- [TASK GOAL]:
Duplicate the lines of the items starting at the line that contains "Given the visual" and ending at the line that contains "44.1 inches", both included.

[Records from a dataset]
*****
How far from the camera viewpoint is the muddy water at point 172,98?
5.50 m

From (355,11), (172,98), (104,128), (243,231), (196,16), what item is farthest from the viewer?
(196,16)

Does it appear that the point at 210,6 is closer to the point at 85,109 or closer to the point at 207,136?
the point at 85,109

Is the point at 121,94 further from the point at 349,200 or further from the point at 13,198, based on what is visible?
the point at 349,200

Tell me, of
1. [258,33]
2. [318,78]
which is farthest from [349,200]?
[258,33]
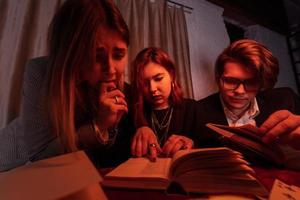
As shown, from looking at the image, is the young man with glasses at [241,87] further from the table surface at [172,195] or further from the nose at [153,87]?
the table surface at [172,195]

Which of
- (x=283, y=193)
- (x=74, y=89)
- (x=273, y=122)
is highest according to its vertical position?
(x=74, y=89)

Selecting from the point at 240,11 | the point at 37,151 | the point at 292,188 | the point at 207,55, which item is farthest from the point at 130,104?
the point at 240,11

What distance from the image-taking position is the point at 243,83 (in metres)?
1.15

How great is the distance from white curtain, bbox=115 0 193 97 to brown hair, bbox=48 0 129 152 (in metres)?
0.99

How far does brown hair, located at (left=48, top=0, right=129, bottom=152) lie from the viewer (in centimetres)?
62

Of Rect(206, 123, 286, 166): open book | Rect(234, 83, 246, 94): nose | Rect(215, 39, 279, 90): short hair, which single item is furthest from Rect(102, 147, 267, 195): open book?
Rect(215, 39, 279, 90): short hair

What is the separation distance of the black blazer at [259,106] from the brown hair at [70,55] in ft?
2.11

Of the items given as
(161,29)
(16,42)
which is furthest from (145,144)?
(161,29)

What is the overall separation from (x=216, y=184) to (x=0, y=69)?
125cm

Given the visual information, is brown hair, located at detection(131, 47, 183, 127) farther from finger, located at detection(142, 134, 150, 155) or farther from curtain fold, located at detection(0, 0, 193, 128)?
curtain fold, located at detection(0, 0, 193, 128)

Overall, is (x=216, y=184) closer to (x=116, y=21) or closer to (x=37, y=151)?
(x=37, y=151)

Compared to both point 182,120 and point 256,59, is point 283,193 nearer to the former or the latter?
point 182,120

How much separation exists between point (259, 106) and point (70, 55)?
44.1 inches

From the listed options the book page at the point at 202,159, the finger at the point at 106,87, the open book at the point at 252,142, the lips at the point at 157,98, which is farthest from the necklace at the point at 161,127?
*****
- [THE SOLUTION]:
Given the visual information, is brown hair, located at detection(131, 47, 183, 127) farther from finger, located at detection(142, 134, 150, 155) or farther from curtain fold, located at detection(0, 0, 193, 128)?
curtain fold, located at detection(0, 0, 193, 128)

Overall, is (x=216, y=184) closer to (x=116, y=21) or closer to (x=37, y=151)?
(x=37, y=151)

Compared to both point 182,120 and point 256,59, is point 283,193 nearer to the former or the latter?
point 182,120

How much separation exists between point (259, 106) and point (70, 55)?
44.1 inches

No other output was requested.